19 December 2013
A misunderstood community: Roma people in Wales
A training event was held in Cardiff recently to address safeguarding issues in East European Roma communities in Wales. While exact numbers of East European Roma in Wales are not known, conservative estimates put the number living in the UK at 200,000.
Roma history is an ancient, dramatic one of travel, persecution and survival. About 1,500 years ago the Roma left their homes in Northern India, and 600 years later began to migrate through the Balkans into Europe. The term Roma can lead one to assume these are Romanians, or perhaps gypsies, travellers etc but they are in contrast a sedentary ethnic group, living in various European nations.
One of the main reasons why exact numbers are not known is linked to the severe violence, imbedded poverty and harmful discrimination that they experience across Europe. Roma, Europe's largest ethnic group, often will not self-identify as such and those residing in the UK will prefer instead to say that they are Slovakian, Polish or Romanian, for example, in order to avoid being stereotyped and persecuted. To illustrate this, it is thought that of the hundreds of Roma currently in Cardiff schools, only about 6 per cent self-identify as Roma.
The media does its best to exacerbate negative stereotypes of Roma people. Remember the furore a few months ago when blonde haired children were discovered living among Roma communities in Greece and Ireland? DNA tests ultimately proved that the children were indeed of Roma ethnicity but the damage had been done and the stereotypical image of Roma as child-snatchers remained.
Regardless of whether or not one agrees with the UK's current policies on immigration and benefits, it must be remembered that Roma people from the EU enjoy freedom of movement within EU borders and are perfectly entitled to be here in the UK – just as UK citizens are able to live in countries such as Spain and France. Roma people migrate for various reasons – to flee persecution, for better employment prospects or a better quality of life – and should be treated with respect.
Many Roma are evangelical Christians, with Orthodox Christians also forming a significant part of Roma communities. This reality will present opportunities for evangelicals in Wales to establish links with Roma and probably some support services (eg ESOL classes) will spring up in a similar way to which churches have responded to the needs of asylum seekers and refugees.
Roma people take on a number of different jobs in the UK but the Big Issue stands out as being a life-blood to the community. Roma fulfil the Big Issue's criteria for vendors (eg no recourse to public funds) and Newport is not untypically high in having 80 per cent of its vendors as Roma. Without the Big Issue the community would suffer further deprivation.
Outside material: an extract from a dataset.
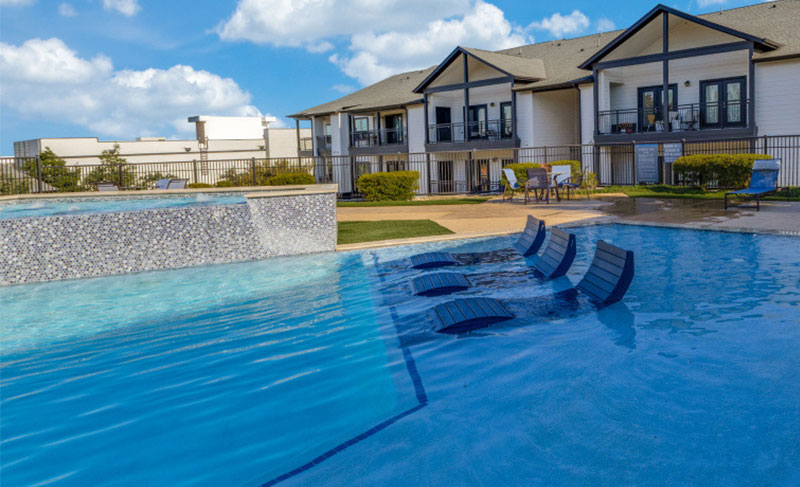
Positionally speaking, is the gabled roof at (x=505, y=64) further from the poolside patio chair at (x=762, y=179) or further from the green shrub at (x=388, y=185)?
the poolside patio chair at (x=762, y=179)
There are certainly challenges facing Roma communities – subjects such as mental and sexual health are often taboo among them which presents concerns, while unacceptably low numbers of Roma children complete their education. Therefore, the training provided by the Roma Support Group in Cardiff recently was a much-needed opportunity for front-line practitioners to learn how to better support a vulnerable and yet grossly misunderstood community in our midst.
Jim Stewart, public affairs and advocacy officer, and Emeline Makin, public affairs and advocacy policy assistant, Evangelical Alliance Wales.